III - Angel in Dreamland (partie 1)
Quand il ouvrit les yeux, Angel ne vit que le noir, le véritable noir qu'on ne peut découvrir que dans les recoins de l'univers privés du moindre photon, où l'absence absolue de lumière règne. Épouvanté à l'idée d'être soudain devenu aveugle, le garçon se consola par le fait que le reste de son corps semblait intact. Il se mit debout et tendit prudemment ses bras loin devant lui. Sa main gauche se posa sur ce qu'il identifia comme étant une poignée de porte. Il l'abaissa machinalement mais la porte ne céda pas.

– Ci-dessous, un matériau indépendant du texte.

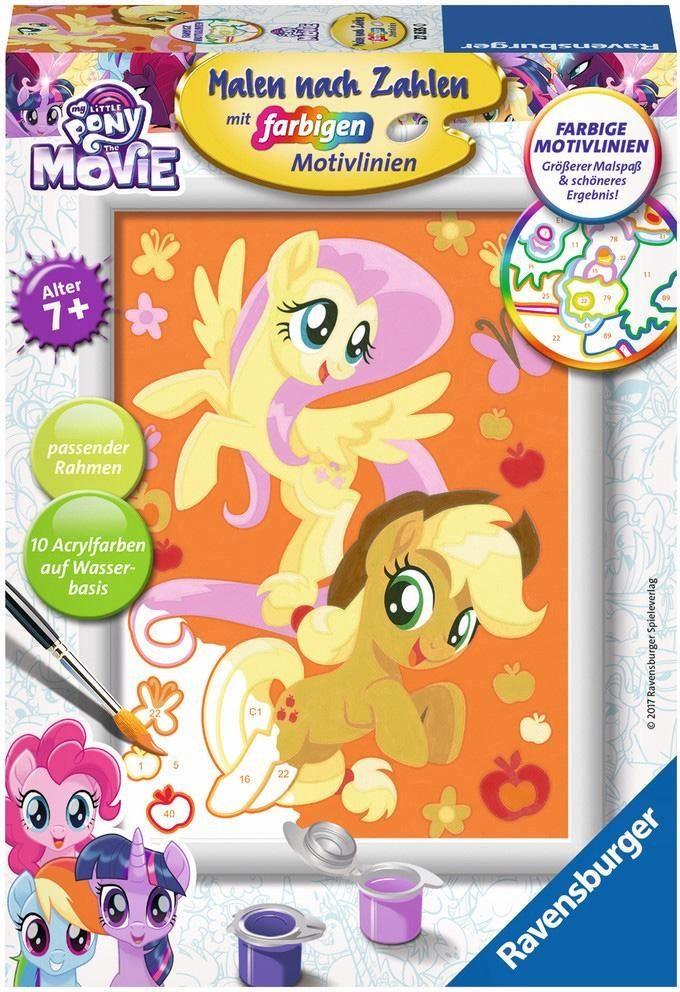 Ravensburger Malen nach Zahlen, »My Little Pony: Freundschaft und Abenteuer«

« Génial... Je suis enfermé. Enfermé où ? J'ai eu un accident de moto et tout d'un coup... »
- Il y a quelqu'un ?
Nulle réponse que l'écho de sa propre voix.
- Je veux sortir de là !
La panique commençait à le gagner lorsqu'une source de lumière s'éveilla à sa supplique. Angel dirigea avidement ses regards vers elle, emplissant de cet éclair soudain sa pupille à s'en brûler les yeux. Il n'avait pas perdu la vue ! Sa vision rassasiée lui indiqua qu'il fixait sa poche. Il avait probablement pressé un bouton de son portable sans prendre garde, ce qui avait allumé l'appareil. Il voulu le sortir de sa poche mais ses doigts se refermèrent sur un objet fin et cylindrique. Cette fichue clé ! Stupéfait, l'adolescent constata qu'elle irradiait et qu'à son anneau pendait une étiquette. Il voyait pour la première fois ce morceau de papier sur lequel était écrit : use me. Angel se précipita de nouveau sur la porte close et tenta de glisser la clé dans la serrure, en vain.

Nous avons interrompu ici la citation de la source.